We wszystkich lokalach stosowane są nadzwyczajne środki ostrożności, by zminimalizować ryzyko nowych infekcji koronawirusem. Placówki zostały zdezynfekowane, a wyborcy powinni odkazić dłonie, mieć na sobie maseczki ochronne i plastikowe rękawiczki oraz nie zbliżać się do siebie na odległość mniejszą od jednego metra.
ZOBACZ: WHO: szczyt zakażeń koronawirusem dopiero przed nami
Korei Południowej udało się opanować lawinowy wzrost zakażeń koronawirusem, ale wciąż utrzymują się obawy dotyczące skupisk infekcji oraz przypadków przywleczonych z zagranicy. Dotychczas oficjalnie potwierdzono w tym kraju ponad 10 500 zakażeń. Zmarło ponad 200 zakażonych pacjentów.

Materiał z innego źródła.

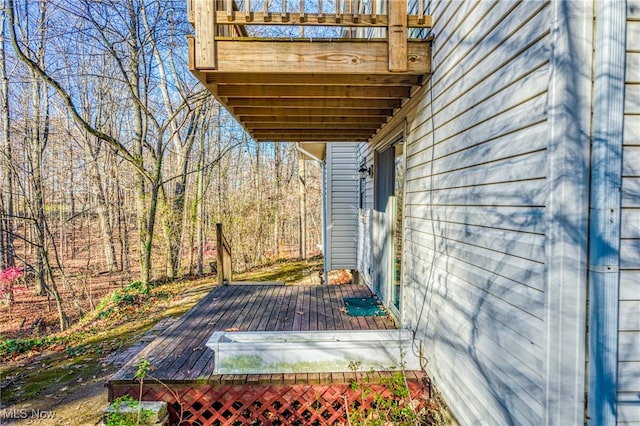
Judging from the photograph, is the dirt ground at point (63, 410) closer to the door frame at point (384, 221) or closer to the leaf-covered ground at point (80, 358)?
the leaf-covered ground at point (80, 358)

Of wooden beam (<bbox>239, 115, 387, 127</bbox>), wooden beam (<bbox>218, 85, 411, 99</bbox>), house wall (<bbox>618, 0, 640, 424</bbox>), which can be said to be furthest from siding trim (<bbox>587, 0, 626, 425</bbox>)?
wooden beam (<bbox>239, 115, 387, 127</bbox>)

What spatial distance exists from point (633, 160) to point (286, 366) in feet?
9.44

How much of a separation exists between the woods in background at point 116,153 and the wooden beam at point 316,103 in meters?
4.78

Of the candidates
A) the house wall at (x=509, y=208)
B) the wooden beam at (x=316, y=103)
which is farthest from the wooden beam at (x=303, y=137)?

44 mln ludzi uprawnionych do głosowania
W ramach systemu wczesnego głosowania część wyborców oddała już swe głosy w piątek i sobotę.
Blisko 44 mln Koreańczyków wybierze posłów 300-osobowego parlamentu, Zgromadzenia Narodowego. Według sondaży największe szanse na zwycięstwo ma rządząca Partia Demokratyczna prezydenta Mun Dze Ina.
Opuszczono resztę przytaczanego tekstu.